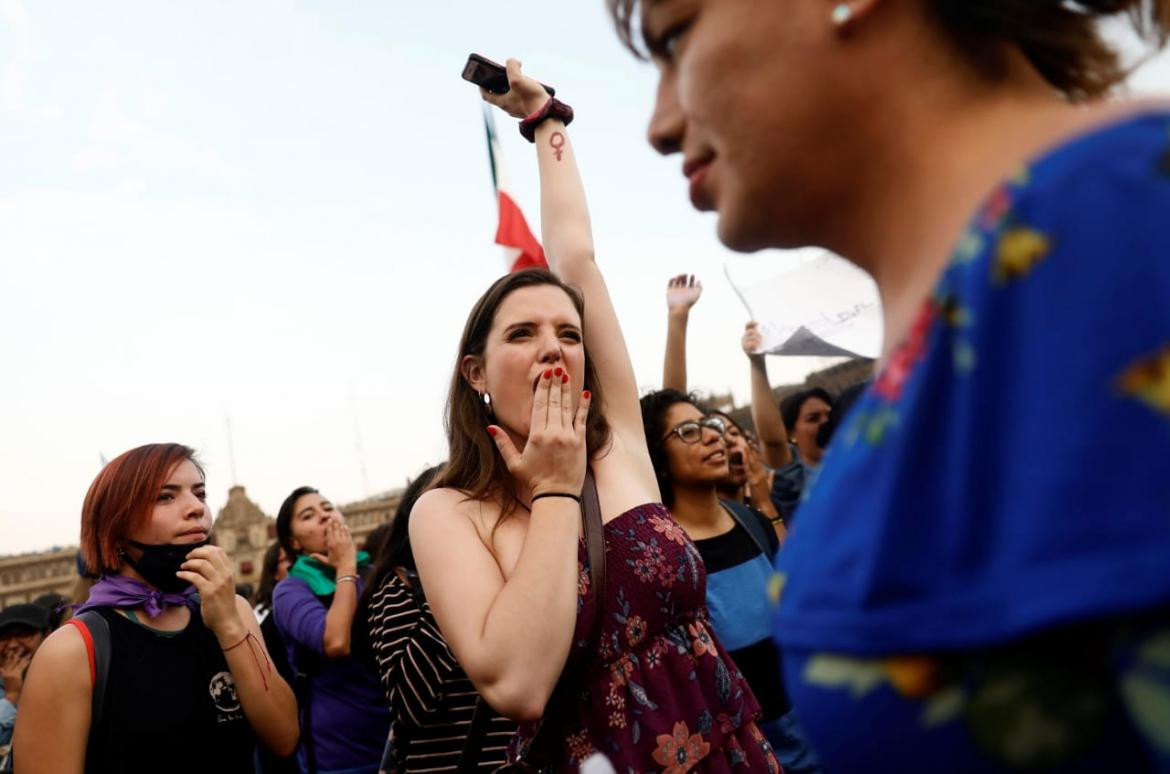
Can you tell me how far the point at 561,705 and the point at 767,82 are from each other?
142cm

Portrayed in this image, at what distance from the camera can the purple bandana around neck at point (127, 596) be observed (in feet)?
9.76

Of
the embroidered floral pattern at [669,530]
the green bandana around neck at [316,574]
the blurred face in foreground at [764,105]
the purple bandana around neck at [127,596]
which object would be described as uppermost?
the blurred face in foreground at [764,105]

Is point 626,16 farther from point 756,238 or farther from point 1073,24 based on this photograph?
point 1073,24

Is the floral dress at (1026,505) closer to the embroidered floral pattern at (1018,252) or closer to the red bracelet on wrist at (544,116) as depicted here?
★ ★ ★ ★
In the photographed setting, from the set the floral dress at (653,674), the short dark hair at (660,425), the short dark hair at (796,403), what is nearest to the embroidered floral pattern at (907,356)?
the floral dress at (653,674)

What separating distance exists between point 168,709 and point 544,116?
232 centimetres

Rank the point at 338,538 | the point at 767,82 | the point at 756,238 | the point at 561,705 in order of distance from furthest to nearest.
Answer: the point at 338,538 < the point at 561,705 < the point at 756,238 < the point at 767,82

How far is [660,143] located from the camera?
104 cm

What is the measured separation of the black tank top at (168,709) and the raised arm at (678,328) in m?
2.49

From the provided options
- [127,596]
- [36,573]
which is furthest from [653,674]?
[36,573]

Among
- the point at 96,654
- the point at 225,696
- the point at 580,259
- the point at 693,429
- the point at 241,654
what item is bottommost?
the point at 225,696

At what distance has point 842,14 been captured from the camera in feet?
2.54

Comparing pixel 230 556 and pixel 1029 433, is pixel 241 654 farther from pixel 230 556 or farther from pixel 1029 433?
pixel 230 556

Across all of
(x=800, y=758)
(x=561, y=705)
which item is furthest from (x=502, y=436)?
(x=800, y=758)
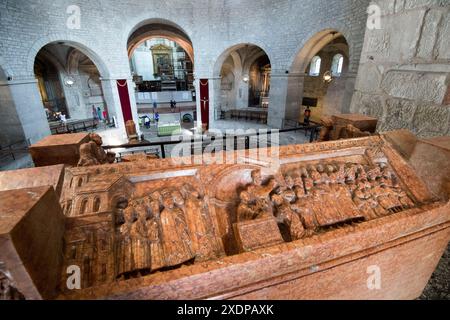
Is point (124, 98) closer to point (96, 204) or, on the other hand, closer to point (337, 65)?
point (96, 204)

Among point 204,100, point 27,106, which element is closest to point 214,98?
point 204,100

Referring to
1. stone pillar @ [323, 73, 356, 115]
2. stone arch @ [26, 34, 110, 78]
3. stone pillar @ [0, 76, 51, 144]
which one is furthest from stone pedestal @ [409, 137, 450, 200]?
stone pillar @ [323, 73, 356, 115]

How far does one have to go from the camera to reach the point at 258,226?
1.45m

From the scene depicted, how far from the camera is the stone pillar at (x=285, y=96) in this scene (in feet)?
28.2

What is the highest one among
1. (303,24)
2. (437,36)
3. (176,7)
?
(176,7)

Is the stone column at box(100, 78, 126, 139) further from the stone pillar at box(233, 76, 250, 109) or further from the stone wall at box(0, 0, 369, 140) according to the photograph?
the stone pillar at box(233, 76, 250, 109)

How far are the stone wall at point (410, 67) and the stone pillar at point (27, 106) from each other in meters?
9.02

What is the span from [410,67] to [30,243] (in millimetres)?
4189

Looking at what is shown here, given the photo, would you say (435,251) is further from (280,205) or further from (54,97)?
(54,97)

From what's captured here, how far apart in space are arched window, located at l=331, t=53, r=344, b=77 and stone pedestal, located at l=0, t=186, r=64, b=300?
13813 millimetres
★ ★ ★ ★
● **What to work on**: Arrange the lines between the line containing "Can you tell" and the line containing "Is the floral", inclusive, as a Markdown table with the columns No. and Line, numbering each line in order and omitting blank lines.

● **The completed task**:
| No. | Line |
|---|---|
| 1 | Can you tell me how far the point at 561,705 and the point at 767,82 are from each other? |
| 2 | 142cm |
| 3 | Portrayed in this image, at what distance from the camera can the purple bandana around neck at point (127, 596) be observed (in feet)? |
| 4 | 9.76 |
| 5 | Of |
| 6 | the embroidered floral pattern at [669,530] |
| 7 | the green bandana around neck at [316,574] |
| 8 | the blurred face in foreground at [764,105] |
| 9 | the purple bandana around neck at [127,596] |
| 10 | which object would be described as uppermost? |
| 11 | the blurred face in foreground at [764,105] |
| 12 | Is point 626,16 farther from point 756,238 or farther from point 1073,24 based on this photograph? |
| 13 | point 1073,24 |
| 14 | Is the floral dress at (1026,505) closer to the embroidered floral pattern at (1018,252) or closer to the red bracelet on wrist at (544,116) as depicted here? |